The programme is expected to include two products, to be selected by the end of the year, with the programme running for approximately the duration of 2020.
“If a company has not yet notified NICE and NHS England & NHS Improvement of a product to be considered, they should get in contact with ABpaymentmodels@nice.org.uk”
– programme launch statement
Positive MAP InsightsFurther detail on the programme is available within the programme launch statement, available on the NICE Antimicrobial Prescribing Guidelines page.
The proposed subscription approach involves the NHS being given access to a drug for a defined period, and the developer provided with a payment based on the value the drug has offered, even it is reserved and not used.
This effectively reimburses value rather than volume, to create an environment in which development of reserved and conserved antibiotics can be commercially viable. A key objective will be to test the payment model and develop a health-economic approach to calculating appropriate payments.
The nine main workstreams of the project can be summarised as follows:
- Phase one:
- Development of an evaluation framework
- Development of a framework for negotiating levels of delinked payments
- Identification of two products to assess
- Phase two:
- The value assessment of the selected products, including the development of NICE guidance by a Committee convened for the project
- Commercial discussion on the selected products informed by the NICE guidance
- Implementation of payments
- Monitoring the use of the selected products
- Throughout the project:
- Evaluation of the project
- Communication of the project and ongoing learning
– programme launch statement
This approach has parallels with the deal struck in the US between Louisiana and Gilead for access on this basis to Hep. C drugs, where there are similar concerns that tying cost to volume may not result in the best public health outcomes.
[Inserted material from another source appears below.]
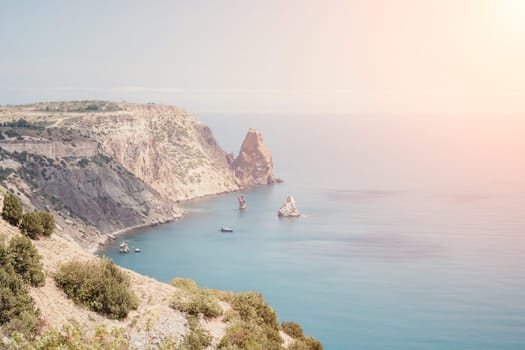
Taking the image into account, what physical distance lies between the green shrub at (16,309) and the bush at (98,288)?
1437 millimetres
The announcement builds on the Government’s ‘Tackling Antimicrobial Resistance 2019-2024: the UK’s five-year national action plan’ which was published at the beginning of the year and is to implemented as part of the NHS Long Term Plan.
The news follows some incremental funding announcements from the Government over the last year, including £30m announced in May for the Global AMR Innovation Fund, and additional UK funding commitments made by the Government in June.